=== 阅读材料 ===

混合动力系统电能质量扰动分析及治理

doi:10.12204/j.issn.1000-7229.2021.04.003

摘要/Abstract

摘要：

基于并联有源滤波器(shunt active power filter,SAPF)和动态电压调节器(dynamic voltage restorer,DVR),首先,搭建了包含光伏和风机的混合动力系统,用以模拟分布式电源接入配电网中产生的电能质量(power quality,PQ)扰动。其次,利用模糊逻辑、神经网络和自适应神经模糊推理系统控制算法对SAPF的动态性能进行优化,对电能质量扰动进行治理,使用人工智能技术进行管理,使光伏和风能系统均实现最大功率点跟踪(maximum power point tracking, MPPT)。最后,在搭建的仿真系统中进行验证,线性负载和非线性负载输出侧谐波畸变率分别降至0.20%和2.05%,满足配电系统对于电能质量的要求。

关键词: 电能质量(PQ), 分布式电源, 并联有源滤波器(SAPF), 自适应神经模糊推理系统

Abstract:

Applying shunt active power filter (SAPF) and dynamic voltage restorer (DVR), a hybrid power system including photovoltaic and wind turbine is built in this paper to observe power quality (PQ) disturbances caused by the distributed generation connecting to the distribution network. In addition, control algorithms such as fuzzy logic, neural network and adaptive neural fuzzy inference system are employed to optimize the dynamic performance of SAPF, to control power quality disturbances, to achieve maximum power point tracking (MPPT) in both photovoltaic and wind energy systems by adopting artificial intelligence technology. Finally, the harmonic distortion rates of the linear and nonlinear loads on the output side are reduced to 0.20% and 2.05% in the simulation system, respectively, which meet the power quality requirements in power distribution system.

=== 所给资料 ===

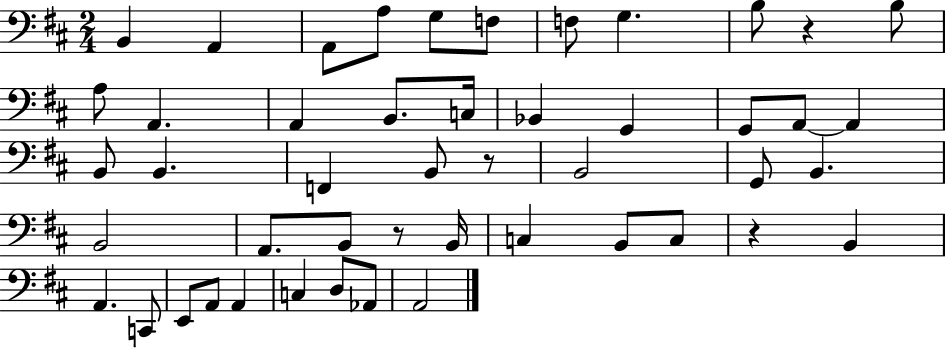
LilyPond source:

===

→ 任务列表:
A. 请把阅读材料中从“Applying shunt active”开始、到“power distribution system.”结束的那段文字一字不改地抄录下来。
B. 根据阅读材料，在搭建的仿真系统中，非线性负载输出侧的谐波畸变率降到了多少？

→ 参考答案:
A.
Applying shunt active power filter (SAPF) and dynamic voltage restorer (DVR), a hybrid power system including photovoltaic and wind turbine is built in this paper to observe power quality (PQ) disturbances caused by the distributed generation connecting to the distribution network. In addition, control algorithms such as fuzzy logic, neural network and adaptive neural fuzzy inference system are employed to optimize the dynamic performance of SAPF, to control power quality disturbances, to achieve maximum power point tracking (MPPT) in both photovoltaic and wind energy systems by adopting artificial intelligence technology. Finally, the harmonic distortion rates of the linear and nonlinear loads on the output side are reduced to 0.20% and 2.05% in the simulation system, respectively, which meet the power quality requirements in power distribution system.

B. 非线性负载输出侧的谐波畸变率降至2.05%。